Material for the task »

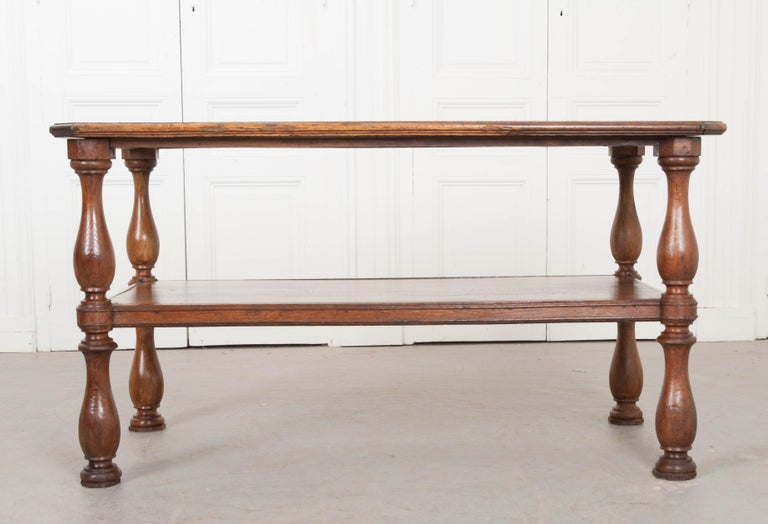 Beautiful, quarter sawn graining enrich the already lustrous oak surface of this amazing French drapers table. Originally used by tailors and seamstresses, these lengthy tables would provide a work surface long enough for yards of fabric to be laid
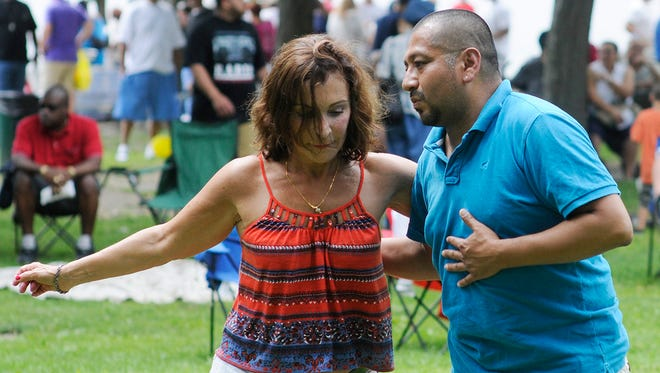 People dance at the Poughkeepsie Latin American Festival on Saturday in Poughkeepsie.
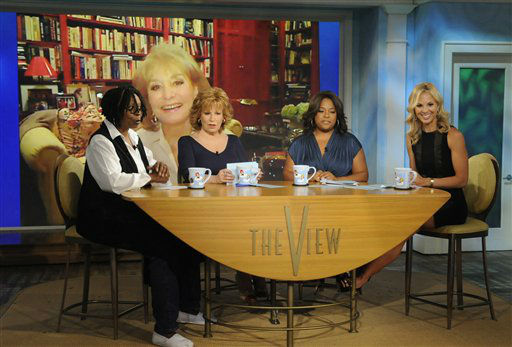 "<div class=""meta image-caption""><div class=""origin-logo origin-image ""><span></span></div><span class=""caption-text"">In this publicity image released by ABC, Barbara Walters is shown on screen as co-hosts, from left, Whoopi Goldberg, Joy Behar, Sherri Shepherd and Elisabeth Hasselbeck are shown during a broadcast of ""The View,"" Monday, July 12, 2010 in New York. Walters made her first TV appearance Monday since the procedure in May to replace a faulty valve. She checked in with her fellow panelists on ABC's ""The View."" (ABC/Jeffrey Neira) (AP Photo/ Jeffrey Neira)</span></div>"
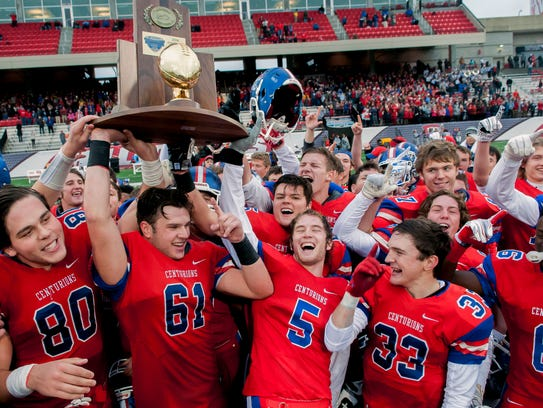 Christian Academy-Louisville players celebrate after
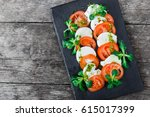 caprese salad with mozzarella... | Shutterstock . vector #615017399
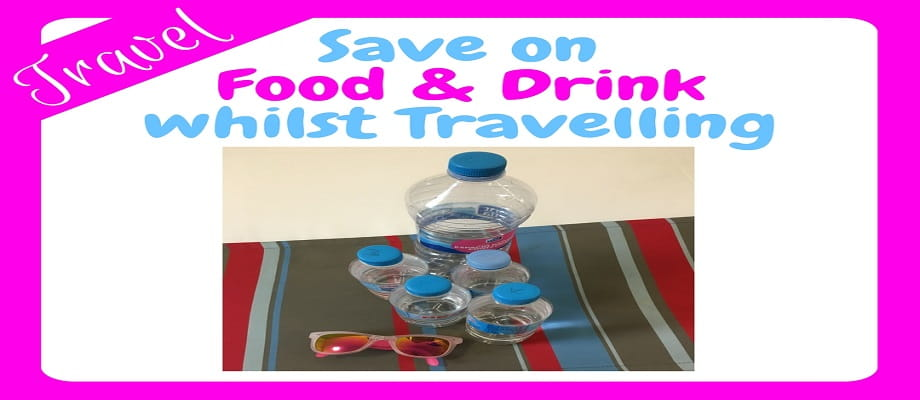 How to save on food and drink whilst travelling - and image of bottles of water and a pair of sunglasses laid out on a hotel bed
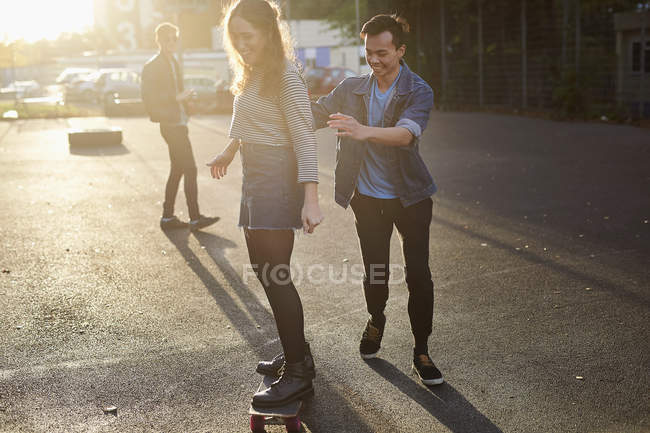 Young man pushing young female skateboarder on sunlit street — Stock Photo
...
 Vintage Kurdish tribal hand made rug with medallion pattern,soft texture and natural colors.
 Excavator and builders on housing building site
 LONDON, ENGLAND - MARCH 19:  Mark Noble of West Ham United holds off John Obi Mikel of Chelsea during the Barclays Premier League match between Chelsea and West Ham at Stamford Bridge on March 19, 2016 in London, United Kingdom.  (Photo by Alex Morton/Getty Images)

Exercise requirements »
Send back exactly the lines of the listing above starting at the one with "Vintage Kurdish tribal" and ending at the one with "LONDON, ENGLAND - MARCH", inclusive, and no others.

Task result »
 Vintage Kurdish tribal hand made rug with medallion pattern,soft texture and natural colors.
 Excavator and builders on housing building site
 LONDON, ENGLAND - MARCH 19:  Mark Noble of West Ham United holds off John Obi Mikel of Chelsea during the Barclays Premier League match between Chelsea and West Ham at Stamford Bridge on March 19, 2016 in London, United Kingdom.  (Photo by Alex Morton/Getty Images)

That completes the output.